With experts talking openly about a potential breakup of the euro zone, here's the vocabulary you need to be in the know.
If only a new year meant a fresh start for the euro zone. Instead, many strategists see further euro weakness ahead, and talk of a potential breakup is continuing.
That's why you need to brush up your...no, not Shakespeare, but the terms you'll need to talk about an end to the currency union. Luckily, Jens Nordvig, global head of G10 FX strategy for Nomura Securities, has published a lengthy analysis of euro zone break-up issues that should help. Here goes.
1. The big bang breakup, or full-blown breakup, is as scary as it sounds. That's the scenario under which the euro simply ceases to exist, as opposed to a partial breakup in which only a few countries exit the single currency.

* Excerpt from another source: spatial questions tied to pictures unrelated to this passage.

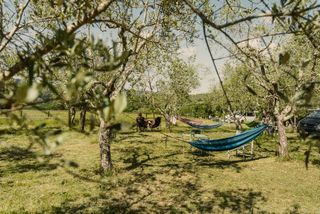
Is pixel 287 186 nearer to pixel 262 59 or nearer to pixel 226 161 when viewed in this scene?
pixel 226 161

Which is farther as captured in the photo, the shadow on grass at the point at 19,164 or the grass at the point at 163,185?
the shadow on grass at the point at 19,164

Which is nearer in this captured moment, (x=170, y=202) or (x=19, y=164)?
(x=170, y=202)

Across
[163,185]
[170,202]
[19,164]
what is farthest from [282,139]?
[19,164]

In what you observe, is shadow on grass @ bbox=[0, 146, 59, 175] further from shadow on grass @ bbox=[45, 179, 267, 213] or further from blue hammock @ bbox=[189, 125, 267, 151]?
blue hammock @ bbox=[189, 125, 267, 151]

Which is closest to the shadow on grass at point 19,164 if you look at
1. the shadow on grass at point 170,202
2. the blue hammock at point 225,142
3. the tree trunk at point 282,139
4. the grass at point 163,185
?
the grass at point 163,185

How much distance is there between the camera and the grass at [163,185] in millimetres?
8188

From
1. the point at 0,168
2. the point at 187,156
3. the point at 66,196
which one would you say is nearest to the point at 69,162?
the point at 66,196

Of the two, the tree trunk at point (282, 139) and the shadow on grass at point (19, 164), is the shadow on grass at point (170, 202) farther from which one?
the tree trunk at point (282, 139)

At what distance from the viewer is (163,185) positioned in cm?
995

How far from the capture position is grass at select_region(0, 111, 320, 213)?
8.19m

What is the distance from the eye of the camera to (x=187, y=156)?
14922 millimetres

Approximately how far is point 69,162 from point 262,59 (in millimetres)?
12884

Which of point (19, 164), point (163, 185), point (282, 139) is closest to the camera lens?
point (163, 185)

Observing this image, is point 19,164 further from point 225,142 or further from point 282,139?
point 282,139
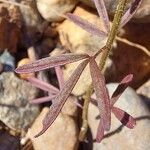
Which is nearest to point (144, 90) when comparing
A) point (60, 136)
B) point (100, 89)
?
point (60, 136)

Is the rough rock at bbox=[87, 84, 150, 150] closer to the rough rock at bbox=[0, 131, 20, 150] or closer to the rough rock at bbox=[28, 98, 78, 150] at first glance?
the rough rock at bbox=[28, 98, 78, 150]

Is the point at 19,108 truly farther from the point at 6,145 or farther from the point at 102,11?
the point at 102,11

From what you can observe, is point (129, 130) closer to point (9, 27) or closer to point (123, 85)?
point (123, 85)

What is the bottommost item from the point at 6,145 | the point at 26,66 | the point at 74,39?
the point at 6,145

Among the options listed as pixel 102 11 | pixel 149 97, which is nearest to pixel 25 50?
pixel 149 97

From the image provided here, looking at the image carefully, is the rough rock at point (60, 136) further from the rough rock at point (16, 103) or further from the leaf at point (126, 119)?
the leaf at point (126, 119)

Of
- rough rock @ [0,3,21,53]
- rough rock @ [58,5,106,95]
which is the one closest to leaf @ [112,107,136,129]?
rough rock @ [58,5,106,95]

2. Consensual withdrawal would take place if a country took itself out of the euro in a legally accepted way, possibly using a clause in the Lisbon Treaty.

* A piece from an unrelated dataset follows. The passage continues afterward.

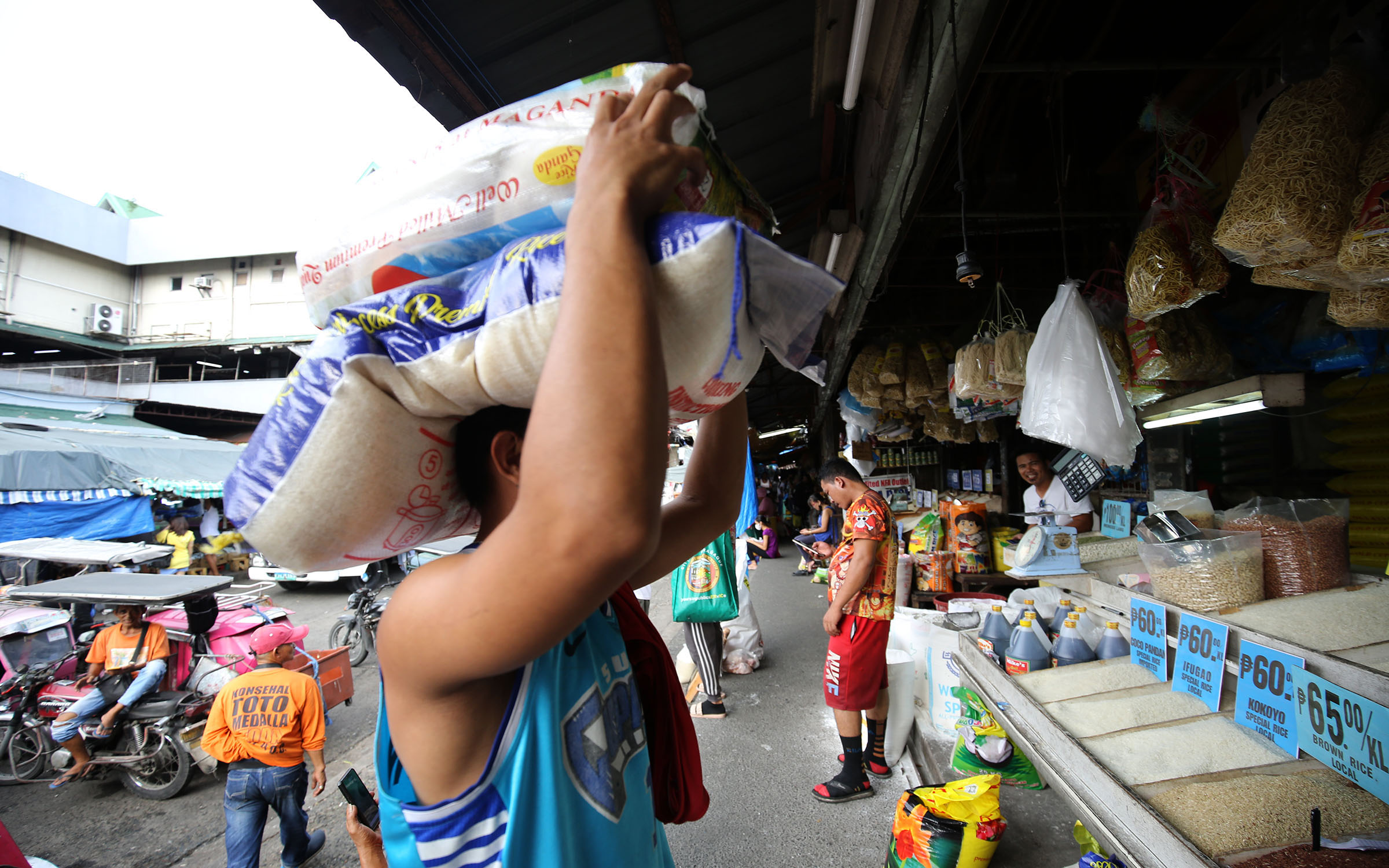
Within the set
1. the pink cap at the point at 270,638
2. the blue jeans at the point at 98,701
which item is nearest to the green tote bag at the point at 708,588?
the pink cap at the point at 270,638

3. Remember the ECU? That was the basket of individual currencies that preceded the euro, sort of a transitional object that carried countries from their own currencies to the single currency trading today. Nordvig thinks a break-up could be facilitated if euro zone members agreed to create a sort of ECU-2 so that valuations could be established for new national currencies. Trivia point: ECU stood for European Currency Unit but also was pronounced the same as an old French coin - probably one reason the euro has a more neutral name. Some things never change.

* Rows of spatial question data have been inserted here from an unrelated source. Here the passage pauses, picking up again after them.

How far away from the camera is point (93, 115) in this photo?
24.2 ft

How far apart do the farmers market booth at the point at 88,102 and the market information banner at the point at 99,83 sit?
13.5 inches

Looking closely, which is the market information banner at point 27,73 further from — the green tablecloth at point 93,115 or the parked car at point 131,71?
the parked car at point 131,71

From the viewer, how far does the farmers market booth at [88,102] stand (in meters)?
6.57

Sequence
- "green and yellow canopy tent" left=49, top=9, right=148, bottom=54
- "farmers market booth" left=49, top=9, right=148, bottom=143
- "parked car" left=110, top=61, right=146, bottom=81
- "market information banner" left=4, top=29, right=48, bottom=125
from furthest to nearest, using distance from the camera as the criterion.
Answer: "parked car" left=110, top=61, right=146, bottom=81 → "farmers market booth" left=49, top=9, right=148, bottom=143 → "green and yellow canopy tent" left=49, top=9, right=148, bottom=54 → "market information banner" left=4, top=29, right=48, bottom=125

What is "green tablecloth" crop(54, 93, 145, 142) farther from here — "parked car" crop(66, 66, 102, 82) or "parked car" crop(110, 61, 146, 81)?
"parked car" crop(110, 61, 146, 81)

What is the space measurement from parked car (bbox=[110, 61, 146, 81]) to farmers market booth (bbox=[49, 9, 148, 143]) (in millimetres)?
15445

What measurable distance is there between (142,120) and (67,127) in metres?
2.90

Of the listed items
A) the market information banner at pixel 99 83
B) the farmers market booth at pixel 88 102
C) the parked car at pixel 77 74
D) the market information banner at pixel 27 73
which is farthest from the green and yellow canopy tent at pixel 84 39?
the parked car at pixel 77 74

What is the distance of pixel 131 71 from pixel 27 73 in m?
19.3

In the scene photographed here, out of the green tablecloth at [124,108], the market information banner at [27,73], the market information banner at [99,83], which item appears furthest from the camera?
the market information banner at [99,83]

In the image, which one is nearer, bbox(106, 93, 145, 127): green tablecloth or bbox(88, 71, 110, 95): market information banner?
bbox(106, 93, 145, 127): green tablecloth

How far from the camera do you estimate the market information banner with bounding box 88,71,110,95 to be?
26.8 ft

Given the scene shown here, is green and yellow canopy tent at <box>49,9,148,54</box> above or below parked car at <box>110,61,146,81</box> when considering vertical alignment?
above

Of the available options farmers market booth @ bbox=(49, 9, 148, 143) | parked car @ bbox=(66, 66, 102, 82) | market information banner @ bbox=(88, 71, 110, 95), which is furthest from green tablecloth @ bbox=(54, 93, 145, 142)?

4. Lex Monetae - Yes, you're getting a Latin lesson. This is the legal principle that says a country has the right to issue its own currency, and exercises jurisdiction over same. The European Union's laws cover the euro, but countries that exit the euro would have jurisdiction over their own national currencies.
5. Redenomination - the process of converting the price of an asset from one currency to another. This term can cause headaches, or worse.
6. Sequential breakup - a scenario in which the euro zone comes apart in drips and drabs. While you should know the term, Nordvig doesn't think it's likely to happen. "Such an ‘onion peeling process’, during which weaker euro zone countries gradually exit, is likely to come to a halt when the process reaches one of the larger euro zone countries, such as Italy or Spain," he writes. "At this point, we think the process would likely become uncontrollable and lead to a big bang collapse, including the core countries."
7. Unilateral withdrawal would take place if a country withdraws from the euro without waiting for legal approval.
Now, plenty of experts don't think a breakup is likely. Nordvig himself, despite being extremely bearish on the euro itself says that while the risk of break-up rose significantly in 2011, "a break-up of the euro zone is not our central case." Still, there is general consensus that 2012 will be a rocky year on the Continent.
Study your vocabulary, and fasten your seatbelts.